▶ Exercise aim
Every line of the entries below that includes "counter" belongs in the answer, copied as written.

▶ Dataset records
=-=-=-=-=

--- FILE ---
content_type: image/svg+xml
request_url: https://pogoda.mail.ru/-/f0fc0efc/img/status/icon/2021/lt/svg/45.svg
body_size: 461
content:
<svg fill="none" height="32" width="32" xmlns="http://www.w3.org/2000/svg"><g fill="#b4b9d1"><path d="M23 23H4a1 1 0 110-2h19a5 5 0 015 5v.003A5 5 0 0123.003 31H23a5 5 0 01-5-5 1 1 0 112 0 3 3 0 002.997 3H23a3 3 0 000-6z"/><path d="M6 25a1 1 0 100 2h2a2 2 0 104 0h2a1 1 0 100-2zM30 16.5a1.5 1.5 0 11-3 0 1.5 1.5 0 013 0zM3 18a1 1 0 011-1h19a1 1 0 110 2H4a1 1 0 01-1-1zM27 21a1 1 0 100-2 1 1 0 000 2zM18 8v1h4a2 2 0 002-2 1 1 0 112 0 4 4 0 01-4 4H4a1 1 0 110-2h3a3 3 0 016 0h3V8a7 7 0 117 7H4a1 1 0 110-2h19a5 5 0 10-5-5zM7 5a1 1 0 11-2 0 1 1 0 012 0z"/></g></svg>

=-=-=-=-=

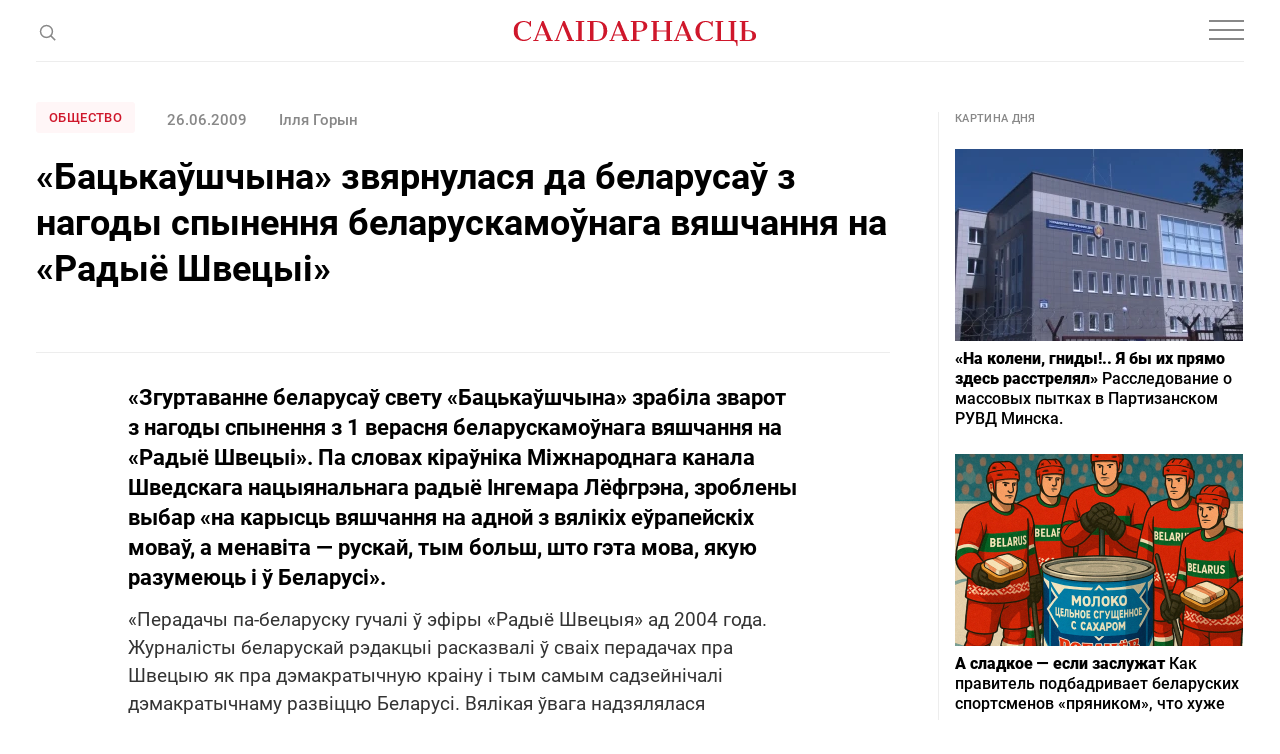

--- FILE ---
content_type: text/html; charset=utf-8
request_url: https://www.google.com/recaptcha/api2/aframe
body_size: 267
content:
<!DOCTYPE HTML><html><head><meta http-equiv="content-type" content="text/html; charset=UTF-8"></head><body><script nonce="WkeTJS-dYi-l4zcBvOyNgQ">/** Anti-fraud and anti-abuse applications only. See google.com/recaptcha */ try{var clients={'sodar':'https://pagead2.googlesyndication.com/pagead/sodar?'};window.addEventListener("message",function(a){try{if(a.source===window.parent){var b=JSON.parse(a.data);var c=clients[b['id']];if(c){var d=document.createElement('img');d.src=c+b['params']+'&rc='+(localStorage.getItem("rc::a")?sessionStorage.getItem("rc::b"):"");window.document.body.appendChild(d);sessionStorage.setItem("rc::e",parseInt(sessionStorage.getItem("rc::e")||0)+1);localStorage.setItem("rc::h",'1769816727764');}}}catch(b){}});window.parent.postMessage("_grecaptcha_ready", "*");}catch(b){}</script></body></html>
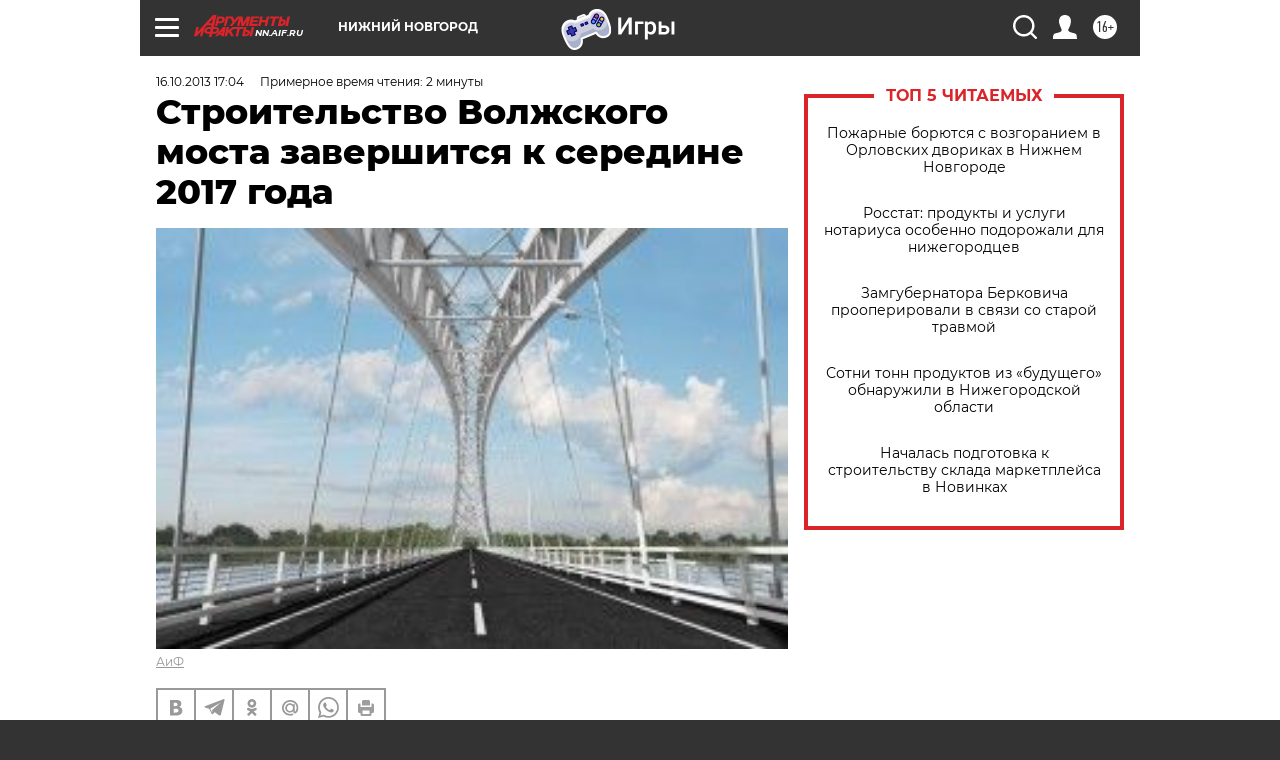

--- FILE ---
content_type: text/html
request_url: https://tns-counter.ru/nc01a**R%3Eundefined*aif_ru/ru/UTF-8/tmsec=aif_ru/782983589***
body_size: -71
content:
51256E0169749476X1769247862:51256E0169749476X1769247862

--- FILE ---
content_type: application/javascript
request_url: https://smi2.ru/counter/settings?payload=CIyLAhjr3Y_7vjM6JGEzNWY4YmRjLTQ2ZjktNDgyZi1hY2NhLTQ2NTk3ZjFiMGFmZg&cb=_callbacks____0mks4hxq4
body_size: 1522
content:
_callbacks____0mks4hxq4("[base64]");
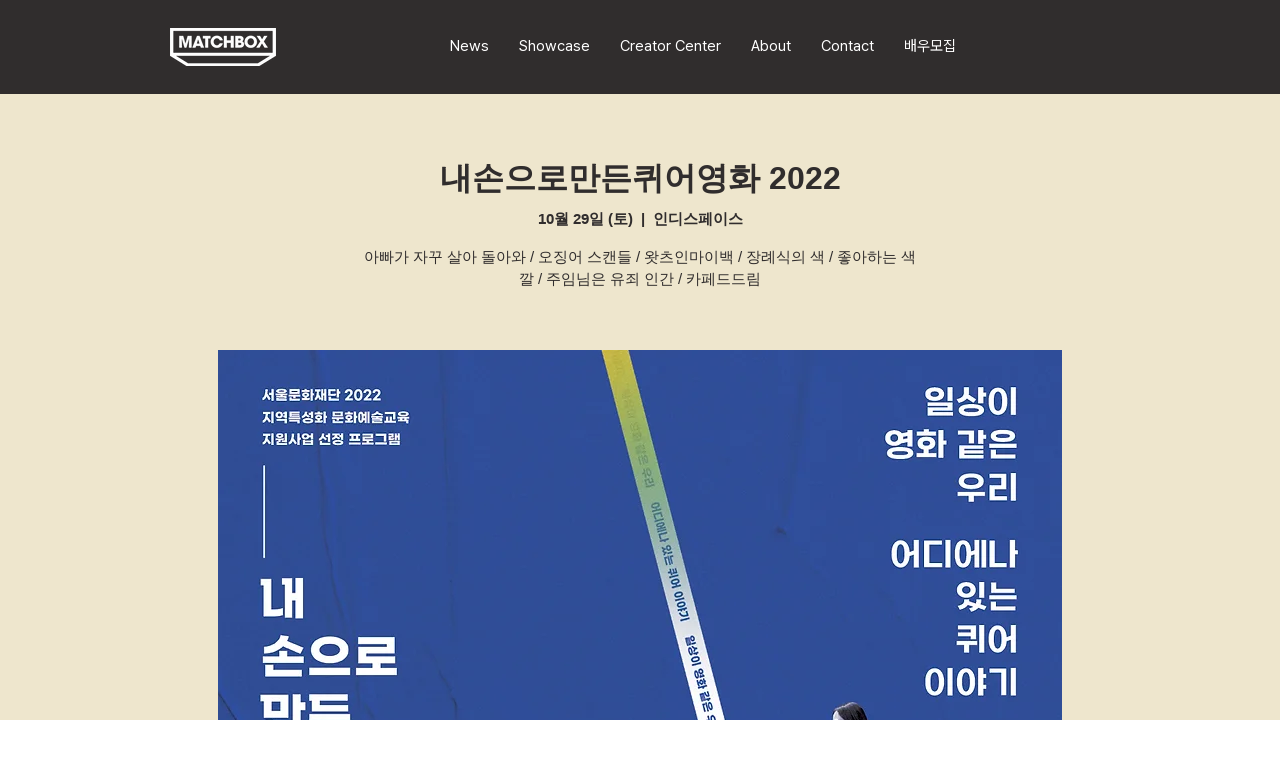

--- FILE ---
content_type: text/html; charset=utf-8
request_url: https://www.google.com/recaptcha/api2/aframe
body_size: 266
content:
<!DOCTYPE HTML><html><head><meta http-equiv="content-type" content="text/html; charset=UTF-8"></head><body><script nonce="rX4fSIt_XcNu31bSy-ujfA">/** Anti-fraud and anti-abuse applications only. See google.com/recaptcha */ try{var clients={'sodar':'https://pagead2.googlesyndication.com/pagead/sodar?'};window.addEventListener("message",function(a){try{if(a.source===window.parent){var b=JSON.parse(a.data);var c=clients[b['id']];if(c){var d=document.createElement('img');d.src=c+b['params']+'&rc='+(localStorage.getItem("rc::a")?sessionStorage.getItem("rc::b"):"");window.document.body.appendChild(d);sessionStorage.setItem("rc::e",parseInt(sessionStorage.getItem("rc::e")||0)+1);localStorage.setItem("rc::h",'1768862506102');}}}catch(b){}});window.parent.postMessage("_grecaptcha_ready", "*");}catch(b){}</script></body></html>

=-=-=-=-=

▶ Answer section
request_url: https://tns-counter.ru/nc01a**R%3Eundefined*aif_ru/ru/UTF-8/tmsec=aif_ru/782983589***
request_url: https://smi2.ru/counter/settings?payload=CIyLAhjr3Y_7vjM6JGEzNWY4YmRjLTQ2ZjktNDgyZi1hY2NhLTQ2NTk3ZjFiMGFmZg&cb=_callbacks____0mks4hxq4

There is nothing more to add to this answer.